The Road Ahead: What to Watch in 2026
The outlook for IPOs in 2026 remains constructive, supported by strong domestic liquidity and a growing pool of listed start-up benchmarks . However, the bar has undeniably moved higher. Investors are far better equipped today to identify cosmetic profitability. “If earnings are driven by deferred costs or one-time items, the market will see through it, and price the stock accordingly,” warned Amit Khurana .
Several high-profile startups are expected to hit the public markets in 2026, including Zepto, Oyo, Flipkart, Razorpay, and PhonePe. However, some have pushed back their timelines amid volatile market conditions and geopolitical jitters .

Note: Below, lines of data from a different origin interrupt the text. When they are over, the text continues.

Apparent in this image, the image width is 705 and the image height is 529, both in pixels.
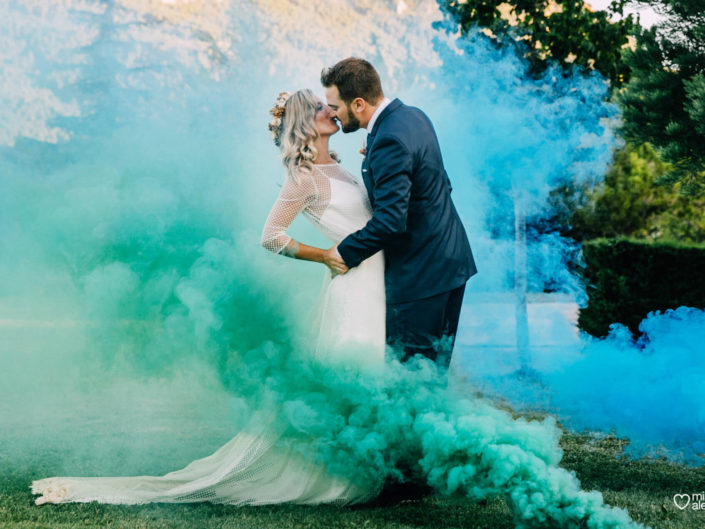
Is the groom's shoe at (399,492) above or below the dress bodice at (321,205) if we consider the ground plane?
below

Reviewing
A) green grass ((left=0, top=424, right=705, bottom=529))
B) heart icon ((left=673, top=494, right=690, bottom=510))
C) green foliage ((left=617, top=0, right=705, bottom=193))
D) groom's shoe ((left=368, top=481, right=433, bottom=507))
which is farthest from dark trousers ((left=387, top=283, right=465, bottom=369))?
green foliage ((left=617, top=0, right=705, bottom=193))

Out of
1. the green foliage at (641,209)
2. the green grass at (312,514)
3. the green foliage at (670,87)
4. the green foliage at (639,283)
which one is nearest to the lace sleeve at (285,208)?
the green grass at (312,514)

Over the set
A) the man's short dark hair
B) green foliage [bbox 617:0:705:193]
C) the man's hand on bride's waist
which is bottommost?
the man's hand on bride's waist

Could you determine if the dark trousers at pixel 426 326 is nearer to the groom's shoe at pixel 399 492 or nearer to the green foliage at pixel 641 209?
the groom's shoe at pixel 399 492

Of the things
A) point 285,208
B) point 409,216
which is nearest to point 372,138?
point 409,216

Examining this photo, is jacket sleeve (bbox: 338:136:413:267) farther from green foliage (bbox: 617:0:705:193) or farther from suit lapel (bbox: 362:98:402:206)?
green foliage (bbox: 617:0:705:193)

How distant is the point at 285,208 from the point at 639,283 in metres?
5.30

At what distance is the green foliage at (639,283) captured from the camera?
782cm

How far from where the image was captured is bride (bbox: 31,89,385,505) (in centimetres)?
389

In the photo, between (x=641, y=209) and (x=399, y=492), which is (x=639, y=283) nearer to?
(x=399, y=492)

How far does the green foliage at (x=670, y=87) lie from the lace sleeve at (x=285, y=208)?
3.10 m

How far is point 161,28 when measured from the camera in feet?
19.4

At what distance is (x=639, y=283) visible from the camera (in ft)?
26.3

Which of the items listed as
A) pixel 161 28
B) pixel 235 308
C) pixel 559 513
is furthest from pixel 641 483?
pixel 161 28
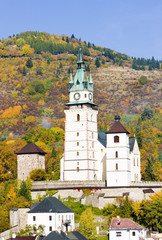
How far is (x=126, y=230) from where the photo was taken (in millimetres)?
78625

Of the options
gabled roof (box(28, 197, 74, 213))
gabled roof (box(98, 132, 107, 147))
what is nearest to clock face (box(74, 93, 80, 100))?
gabled roof (box(98, 132, 107, 147))

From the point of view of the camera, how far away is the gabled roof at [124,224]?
78625mm

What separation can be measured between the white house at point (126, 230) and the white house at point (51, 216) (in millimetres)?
5131

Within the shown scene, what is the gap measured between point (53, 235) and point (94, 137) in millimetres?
29712

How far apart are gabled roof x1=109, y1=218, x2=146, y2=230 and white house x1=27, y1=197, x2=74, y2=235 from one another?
16.8 feet

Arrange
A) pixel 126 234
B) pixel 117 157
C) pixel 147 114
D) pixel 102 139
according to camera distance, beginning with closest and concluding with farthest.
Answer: pixel 126 234
pixel 117 157
pixel 102 139
pixel 147 114

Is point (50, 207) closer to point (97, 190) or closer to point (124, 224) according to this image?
point (124, 224)

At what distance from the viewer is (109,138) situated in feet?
307

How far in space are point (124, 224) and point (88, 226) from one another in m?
4.10

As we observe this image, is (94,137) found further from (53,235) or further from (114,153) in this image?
(53,235)

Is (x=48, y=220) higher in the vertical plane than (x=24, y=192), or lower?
lower

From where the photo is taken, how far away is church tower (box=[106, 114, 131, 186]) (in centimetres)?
9238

As the ecosystem transitions from funding-driven growth to return-driven maturity, the message from Dalal Street is unambiguous: scale may open doors, but only sustainable profits will keep them open .
The Final Word
The nearly $2 billion in returns generated for VC firms through startup IPOs in 2025 marks a watershed moment for India’s entrepreneurial ecosystem. It demonstrates that Indian startups can not only raise capital but also deliver tangible exits and investor returns—a critical milestone in the journey toward becoming a mature, globally credible innovation hub.
As 2026 unfolds, the focus will be on whether the pipeline of IPOs can sustain this momentum. With over two dozen companies having filed draft papers in the final days of FY26 alone, and with investor demand for quality offerings remaining strong, the signs are encouraging. The Indian startup ecosystem is no longer just about raising funds—it is about delivering returns.